_Task details_
After finding the line with "Two Young Professional" in the entries below, retype exactly each line from there through the line with "Kristen Kieffer loaded", including that final line.

_Record set_

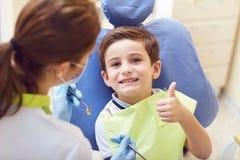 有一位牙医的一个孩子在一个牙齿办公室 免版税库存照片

* * *

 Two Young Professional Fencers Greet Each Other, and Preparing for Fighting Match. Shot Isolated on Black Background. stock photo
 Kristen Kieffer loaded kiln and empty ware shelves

_Answer to the problem_
 Two Young Professional Fencers Greet Each Other, and Preparing for Fighting Match. Shot Isolated on Black Background. stock photo
 Kristen Kieffer loaded kiln and empty ware shelves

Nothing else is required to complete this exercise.